Dario Garousian and Nazma Lee opened the mayor’s news conference at city hall with personal stories about the hot rental market. Garousian, a third-year University of B.C. student, said that over the summer he spent a lot of time searching for accommodation and found it difficult.
He located a basement suite in Kitsilano that he described as reasonably priced and nothing special.
“I went over and I saw something I did not expect to see – a lineup of roughly 50 individuals, all looking to rent the same place,” he told reporters. “It was shocking and overwhelming for me because it wasn’t just students. It was people that have gotten their degrees, it was individuals who have kids, who have established careers. As a student, it was disheartening.”
Lee is a lawyer and rents a two-bedroom condominium in the former Olympic Village with her husband, an engineer, and two children, 5, and 2. She said the family is outgrowing its space and is finding it difficult to find a larger home for a reasonable price — “even for two professionals who have good incomes.”
“We love our jobs,” she said, noting she was born and raised in Metro Vancouver and has deep family roots here. “We’ve developed specialized expertise in our respective fields. We really want to stay. But even for us, we question whether we have a long term future in this city, if we can’t make a home for our family.”
Implementing the tax program will require setting up an office with new staff at a cost of $4.7 million. Annual operating costs are estimated at $1.5 million. All of that cost is expected to be paid for by revenue from the tax. The city expects the tax will generate enough revenue to also be applied to affordable housing initiatives.

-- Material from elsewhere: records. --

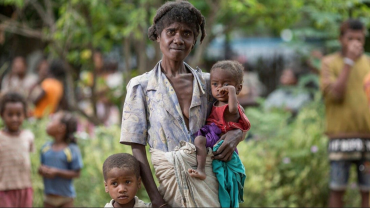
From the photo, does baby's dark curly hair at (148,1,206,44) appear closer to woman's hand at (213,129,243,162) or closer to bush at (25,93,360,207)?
woman's hand at (213,129,243,162)

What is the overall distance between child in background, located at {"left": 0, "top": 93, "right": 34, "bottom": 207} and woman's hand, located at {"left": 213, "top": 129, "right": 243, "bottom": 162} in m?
2.59

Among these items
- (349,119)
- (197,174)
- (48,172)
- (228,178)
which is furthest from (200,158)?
(349,119)

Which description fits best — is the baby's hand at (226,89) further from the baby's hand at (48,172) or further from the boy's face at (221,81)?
the baby's hand at (48,172)

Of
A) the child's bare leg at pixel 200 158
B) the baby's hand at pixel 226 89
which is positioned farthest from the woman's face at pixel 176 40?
the child's bare leg at pixel 200 158

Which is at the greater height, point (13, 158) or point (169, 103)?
point (169, 103)

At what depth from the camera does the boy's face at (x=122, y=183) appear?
3.22 meters

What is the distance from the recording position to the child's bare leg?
313cm

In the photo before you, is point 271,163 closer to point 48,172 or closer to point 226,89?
point 48,172

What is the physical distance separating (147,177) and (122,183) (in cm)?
15

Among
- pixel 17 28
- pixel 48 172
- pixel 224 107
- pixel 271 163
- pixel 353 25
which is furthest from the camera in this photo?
pixel 17 28

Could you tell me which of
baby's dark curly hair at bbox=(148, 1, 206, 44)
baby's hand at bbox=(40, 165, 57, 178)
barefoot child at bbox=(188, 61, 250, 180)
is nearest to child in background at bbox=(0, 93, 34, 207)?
baby's hand at bbox=(40, 165, 57, 178)

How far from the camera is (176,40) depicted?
10.6 feet

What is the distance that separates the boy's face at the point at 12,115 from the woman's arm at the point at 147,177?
2.20m

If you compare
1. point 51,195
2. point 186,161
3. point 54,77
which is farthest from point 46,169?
point 54,77
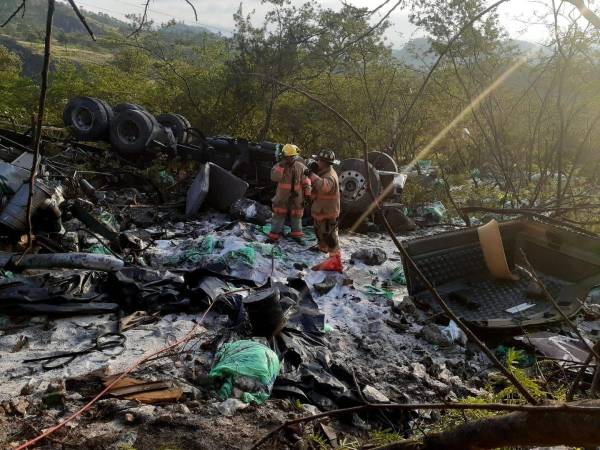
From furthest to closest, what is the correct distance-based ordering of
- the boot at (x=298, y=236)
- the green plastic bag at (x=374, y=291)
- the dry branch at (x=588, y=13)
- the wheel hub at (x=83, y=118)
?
the wheel hub at (x=83, y=118) < the boot at (x=298, y=236) < the green plastic bag at (x=374, y=291) < the dry branch at (x=588, y=13)

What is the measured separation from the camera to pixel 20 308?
157 inches

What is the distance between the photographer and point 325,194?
656 cm

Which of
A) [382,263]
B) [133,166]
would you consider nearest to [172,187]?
[133,166]

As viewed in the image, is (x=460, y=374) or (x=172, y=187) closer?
(x=460, y=374)

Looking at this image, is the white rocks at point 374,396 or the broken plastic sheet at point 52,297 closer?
the white rocks at point 374,396

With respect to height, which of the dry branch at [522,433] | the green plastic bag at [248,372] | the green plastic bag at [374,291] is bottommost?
the green plastic bag at [374,291]

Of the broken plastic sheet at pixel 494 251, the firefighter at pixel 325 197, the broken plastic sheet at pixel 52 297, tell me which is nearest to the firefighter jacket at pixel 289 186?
the firefighter at pixel 325 197

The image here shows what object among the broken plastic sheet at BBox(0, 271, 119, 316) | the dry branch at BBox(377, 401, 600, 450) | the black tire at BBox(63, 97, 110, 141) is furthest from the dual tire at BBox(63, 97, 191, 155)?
the dry branch at BBox(377, 401, 600, 450)

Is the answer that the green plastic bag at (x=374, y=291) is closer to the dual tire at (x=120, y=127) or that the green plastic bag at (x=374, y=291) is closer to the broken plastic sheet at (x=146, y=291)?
the broken plastic sheet at (x=146, y=291)

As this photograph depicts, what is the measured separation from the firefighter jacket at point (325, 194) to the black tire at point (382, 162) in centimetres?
229

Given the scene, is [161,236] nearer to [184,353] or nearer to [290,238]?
[290,238]

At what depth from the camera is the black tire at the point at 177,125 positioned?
9570 millimetres

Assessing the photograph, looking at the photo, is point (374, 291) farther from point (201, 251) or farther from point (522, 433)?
point (522, 433)

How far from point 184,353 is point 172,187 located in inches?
219
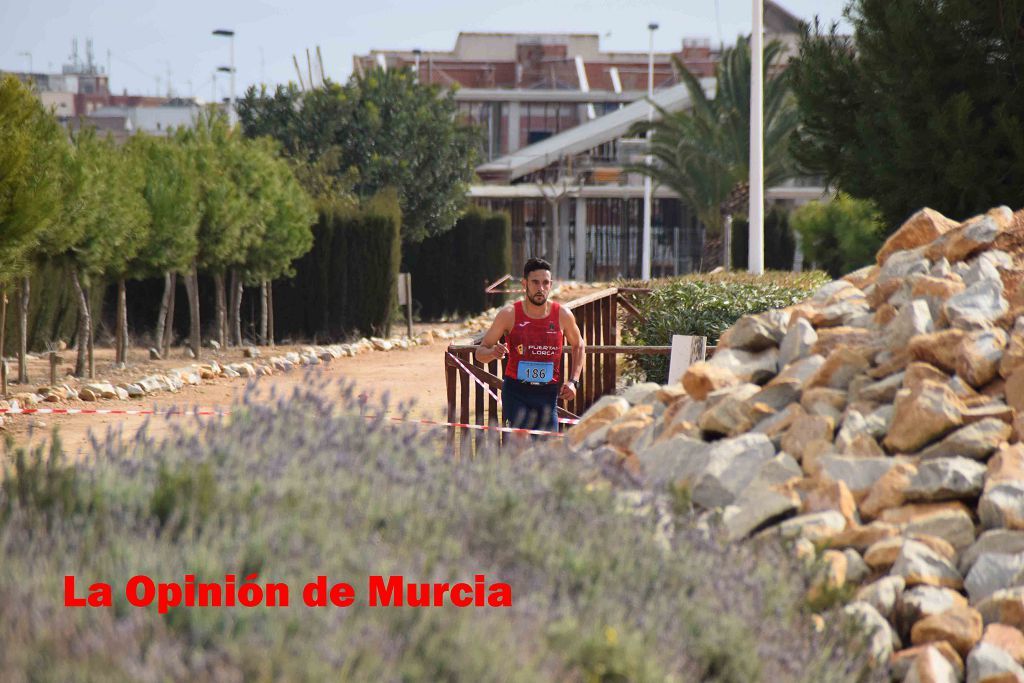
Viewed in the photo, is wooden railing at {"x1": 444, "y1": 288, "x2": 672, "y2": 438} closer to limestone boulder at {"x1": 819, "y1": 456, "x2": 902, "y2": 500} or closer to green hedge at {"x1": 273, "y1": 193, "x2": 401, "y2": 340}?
limestone boulder at {"x1": 819, "y1": 456, "x2": 902, "y2": 500}

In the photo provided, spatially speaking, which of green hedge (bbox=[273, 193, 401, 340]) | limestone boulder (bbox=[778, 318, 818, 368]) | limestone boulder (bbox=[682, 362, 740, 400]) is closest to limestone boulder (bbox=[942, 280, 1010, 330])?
limestone boulder (bbox=[778, 318, 818, 368])

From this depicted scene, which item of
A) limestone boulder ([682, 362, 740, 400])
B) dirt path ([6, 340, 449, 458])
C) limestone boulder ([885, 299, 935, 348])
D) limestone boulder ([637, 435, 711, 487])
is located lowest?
dirt path ([6, 340, 449, 458])

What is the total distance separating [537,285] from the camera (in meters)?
7.99

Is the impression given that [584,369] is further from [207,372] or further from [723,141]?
[723,141]

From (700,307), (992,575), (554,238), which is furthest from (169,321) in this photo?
(554,238)

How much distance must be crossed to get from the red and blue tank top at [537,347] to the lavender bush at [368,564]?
125 inches

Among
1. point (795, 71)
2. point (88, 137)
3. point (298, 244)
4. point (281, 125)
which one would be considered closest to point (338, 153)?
point (281, 125)

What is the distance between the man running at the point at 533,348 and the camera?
8.02 meters

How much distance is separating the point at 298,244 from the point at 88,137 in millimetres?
6538

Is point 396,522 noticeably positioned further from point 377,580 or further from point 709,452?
point 709,452

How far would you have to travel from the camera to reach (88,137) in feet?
57.5

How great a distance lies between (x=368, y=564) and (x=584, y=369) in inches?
348

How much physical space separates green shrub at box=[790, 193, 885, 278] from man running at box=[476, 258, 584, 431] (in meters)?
26.4

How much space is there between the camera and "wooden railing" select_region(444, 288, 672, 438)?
891 centimetres
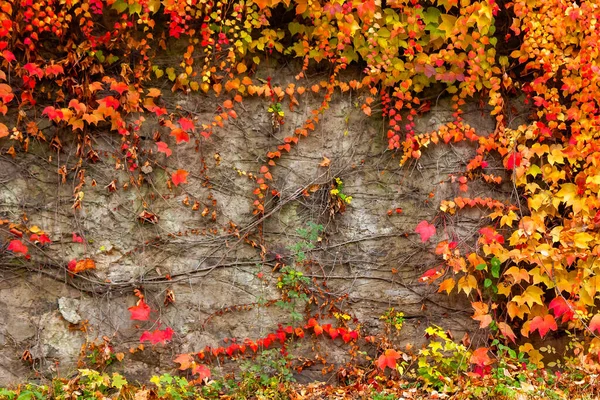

If approved by city council next week, the tax will go into effect in 2017 and have to be paid in 2018.
“We’ll know the program is working when we see the residential vacancy rate increase,” said Kathleen Llewellyn-Thomas, the city’s general manager of community services. The city has said if 2,000 additional homes were made available for rent, the vacancy rate would be 3.5 per cent. The current rate is 0.6 per cent.